**GIVEN DATA**:

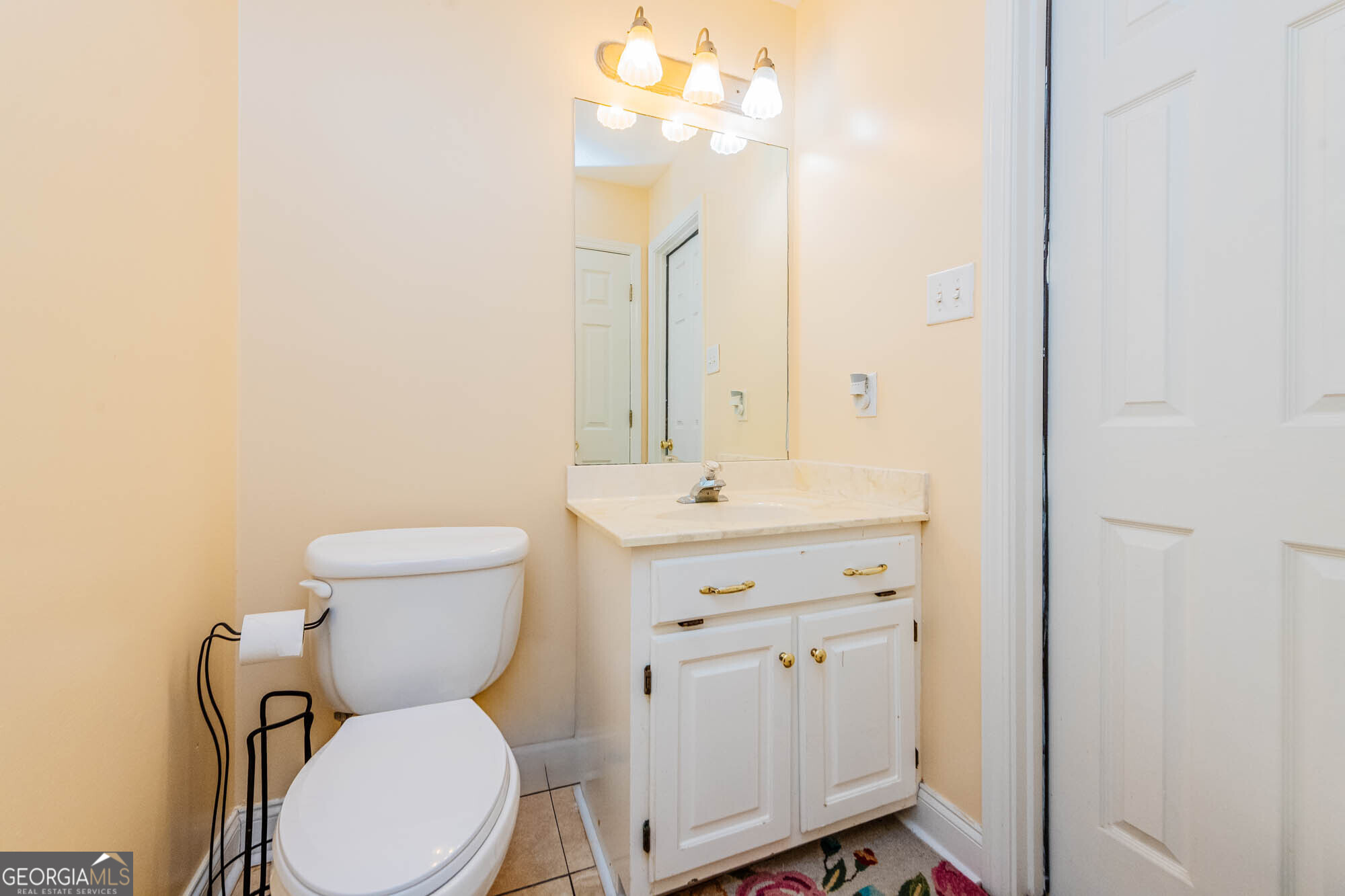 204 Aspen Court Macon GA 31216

* * *

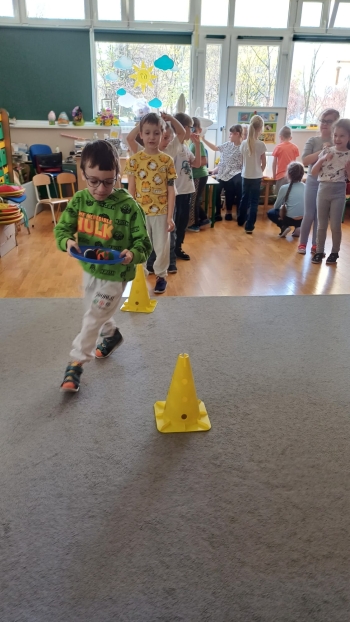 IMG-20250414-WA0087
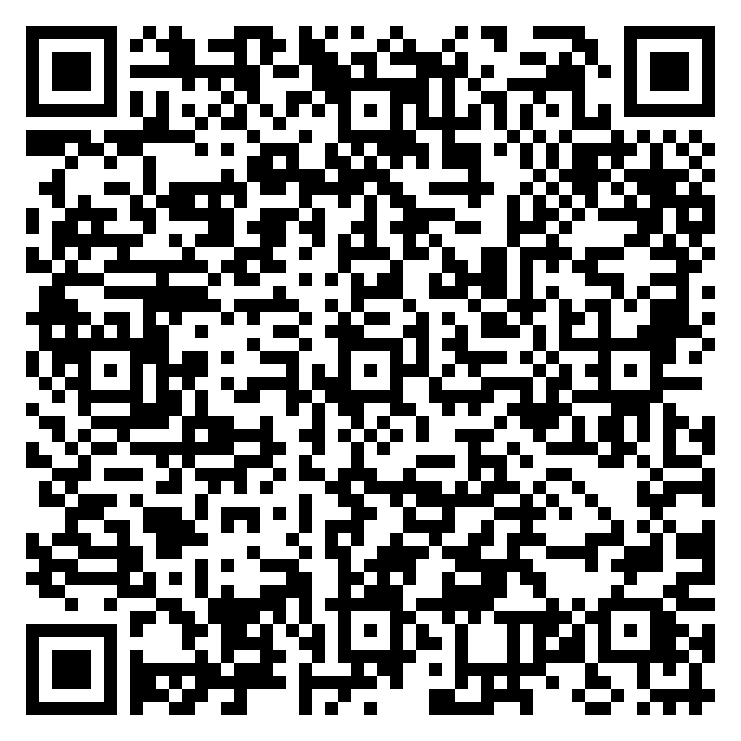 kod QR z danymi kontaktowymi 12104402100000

**EXERCISE GOAL**: Range to copy from the listing above: the line containing "IMG-20250414-WA0087" down to the line containing "kod QR z danymi kontaktowymi 12104402100000", both included. Reproduce it exactly, minus the pictures, and add nothing.

**EXERCISE ANSWER**:
 IMG-20250414-WA0087
 kod QR z danymi kontaktowymi 12104402100000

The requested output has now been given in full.